“All the feels.” That’s what we all want from a good Christian romance, right? We want to feel the tension of two characters who seem to face insurmountable obstacles on the way to their happily ever after. I want to feel their joys and their fears and even their sorrows right along with them. And I definitely want to feel the love (anyone else suddenly have “Can You Feel the Love Tonight?” from the Lion King in their head?). Bonus points if the story makes me physically feel along with the characters: we’re talking dry mouth, pounding heart, breath held, stomach swooping, tears gushing kind of feelings.
Emotions are a huge part of romance—and of life. And even though there are some emotions we’d rather avoid experiencing, I don’t think any of us would like to go through life as robots. Even Jesus felt deep emotions: he wept at Lazarus’s grave, he showed righteous anger toward the money changers in the temple, he sweat blood in the Garden of Gethsemane.

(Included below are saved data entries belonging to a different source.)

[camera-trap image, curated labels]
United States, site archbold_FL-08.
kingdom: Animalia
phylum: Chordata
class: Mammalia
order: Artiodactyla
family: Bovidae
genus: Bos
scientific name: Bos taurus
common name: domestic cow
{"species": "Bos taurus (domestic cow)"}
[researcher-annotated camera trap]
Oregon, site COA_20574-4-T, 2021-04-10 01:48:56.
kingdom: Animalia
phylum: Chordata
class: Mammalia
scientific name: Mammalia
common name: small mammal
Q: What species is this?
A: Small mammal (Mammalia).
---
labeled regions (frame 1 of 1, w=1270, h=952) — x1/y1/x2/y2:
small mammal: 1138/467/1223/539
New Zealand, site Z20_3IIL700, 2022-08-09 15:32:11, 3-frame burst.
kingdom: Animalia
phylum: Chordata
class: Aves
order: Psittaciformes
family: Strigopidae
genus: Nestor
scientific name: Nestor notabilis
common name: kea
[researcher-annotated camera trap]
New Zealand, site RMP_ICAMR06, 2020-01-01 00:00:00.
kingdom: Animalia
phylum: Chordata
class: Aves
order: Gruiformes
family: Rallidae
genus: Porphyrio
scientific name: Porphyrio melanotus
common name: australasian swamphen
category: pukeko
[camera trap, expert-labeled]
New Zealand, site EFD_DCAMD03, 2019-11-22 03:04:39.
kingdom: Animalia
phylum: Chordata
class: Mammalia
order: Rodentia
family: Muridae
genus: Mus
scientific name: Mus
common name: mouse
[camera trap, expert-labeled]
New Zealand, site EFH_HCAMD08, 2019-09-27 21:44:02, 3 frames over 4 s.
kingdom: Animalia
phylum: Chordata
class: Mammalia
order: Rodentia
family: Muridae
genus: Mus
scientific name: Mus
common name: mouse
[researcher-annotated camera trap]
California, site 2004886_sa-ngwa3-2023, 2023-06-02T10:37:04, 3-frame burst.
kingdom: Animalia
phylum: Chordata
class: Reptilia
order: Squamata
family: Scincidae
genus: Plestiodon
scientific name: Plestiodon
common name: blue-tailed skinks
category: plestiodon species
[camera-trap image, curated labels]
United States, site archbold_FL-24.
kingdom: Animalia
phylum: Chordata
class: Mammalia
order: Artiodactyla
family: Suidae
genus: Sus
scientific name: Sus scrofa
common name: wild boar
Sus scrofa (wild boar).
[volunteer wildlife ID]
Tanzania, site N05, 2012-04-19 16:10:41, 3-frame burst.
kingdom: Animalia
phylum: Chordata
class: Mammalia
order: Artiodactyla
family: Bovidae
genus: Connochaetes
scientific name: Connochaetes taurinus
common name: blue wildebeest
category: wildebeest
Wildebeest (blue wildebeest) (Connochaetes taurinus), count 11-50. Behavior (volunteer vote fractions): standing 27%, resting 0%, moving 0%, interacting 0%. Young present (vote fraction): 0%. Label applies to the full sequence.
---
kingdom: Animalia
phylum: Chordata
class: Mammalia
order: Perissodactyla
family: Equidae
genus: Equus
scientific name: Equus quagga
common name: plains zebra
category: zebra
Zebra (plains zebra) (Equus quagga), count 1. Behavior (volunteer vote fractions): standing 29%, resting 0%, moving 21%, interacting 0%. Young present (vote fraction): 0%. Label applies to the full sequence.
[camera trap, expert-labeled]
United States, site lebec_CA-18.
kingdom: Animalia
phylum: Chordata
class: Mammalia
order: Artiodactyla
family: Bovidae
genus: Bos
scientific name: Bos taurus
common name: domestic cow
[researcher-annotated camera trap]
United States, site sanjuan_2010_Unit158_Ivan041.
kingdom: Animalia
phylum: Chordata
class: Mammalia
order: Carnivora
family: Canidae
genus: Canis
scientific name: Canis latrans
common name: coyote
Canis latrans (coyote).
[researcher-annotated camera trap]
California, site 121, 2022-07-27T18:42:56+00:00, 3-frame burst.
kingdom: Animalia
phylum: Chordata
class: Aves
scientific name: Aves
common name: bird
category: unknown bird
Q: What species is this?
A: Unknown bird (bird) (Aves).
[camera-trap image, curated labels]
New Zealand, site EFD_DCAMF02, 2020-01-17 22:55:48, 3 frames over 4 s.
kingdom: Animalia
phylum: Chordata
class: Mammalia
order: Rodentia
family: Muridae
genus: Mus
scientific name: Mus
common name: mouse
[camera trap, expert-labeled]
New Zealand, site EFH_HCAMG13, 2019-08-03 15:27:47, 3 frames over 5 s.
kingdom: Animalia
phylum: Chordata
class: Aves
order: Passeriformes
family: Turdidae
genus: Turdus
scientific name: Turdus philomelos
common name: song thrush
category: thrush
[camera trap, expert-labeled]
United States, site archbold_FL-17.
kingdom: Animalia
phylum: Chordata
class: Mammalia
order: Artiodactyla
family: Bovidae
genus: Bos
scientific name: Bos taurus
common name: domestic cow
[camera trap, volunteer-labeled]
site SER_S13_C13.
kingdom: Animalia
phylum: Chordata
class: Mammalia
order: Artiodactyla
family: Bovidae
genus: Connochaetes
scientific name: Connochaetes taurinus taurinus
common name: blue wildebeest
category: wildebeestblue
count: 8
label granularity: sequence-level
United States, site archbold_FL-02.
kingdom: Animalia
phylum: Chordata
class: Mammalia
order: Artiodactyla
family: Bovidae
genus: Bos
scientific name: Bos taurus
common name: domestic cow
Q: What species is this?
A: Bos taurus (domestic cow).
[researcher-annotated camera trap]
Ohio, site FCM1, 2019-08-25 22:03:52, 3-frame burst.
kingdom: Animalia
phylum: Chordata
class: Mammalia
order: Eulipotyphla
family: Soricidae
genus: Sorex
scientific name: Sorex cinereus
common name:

And yet, even as I read—and write—romance, I have to remember that love is about more than a feeling. While it feels wonderful to fall in love, love also takes work. Love doesn’t mean we’ll never have disagreements, it doesn’t mean we’ll never see our loved one’s faults, it doesn’t mean the sky will always be blue and filled with flying unicorns (though my daughter would totally love that!). Love does mean that when we have disagreements, we’re willing to talk about them; when we see our loved one’s faults, we’re willing to overlook them or help them overcome them (in a loving way); when the skies are gray, we’re willing to offer words of comfort and even to clean up the messes the flying unicorns leave behind.
Even more important than remembering that love is more than a feeling, I think, is remembering that faith is more than a feeling. The Bible tells us that “faith is confidence in what we hope for and assurance about what we do not see” (Hebrews 11:1). And we have that confidence and that assurance even when we don’t “feel” it. We are not saved only when we feel saved. God is not with us only when we feel him with us. God doesn’t hear our prayers only when we feel like he’s listening. Even the peace that God gives us is more than a feeling: it is a peace that “transcends all understanding” (Philippians 4:7), a peace that is with us even when our emotions are roiling inside us.
May you rest in that peace as we enter this new year!
This might take the prize for the hardest question I’ve ever come up with, but I’m going to ask it anyway … if you had to choose, would you prefer a book that makes you laugh or one that makes you cry?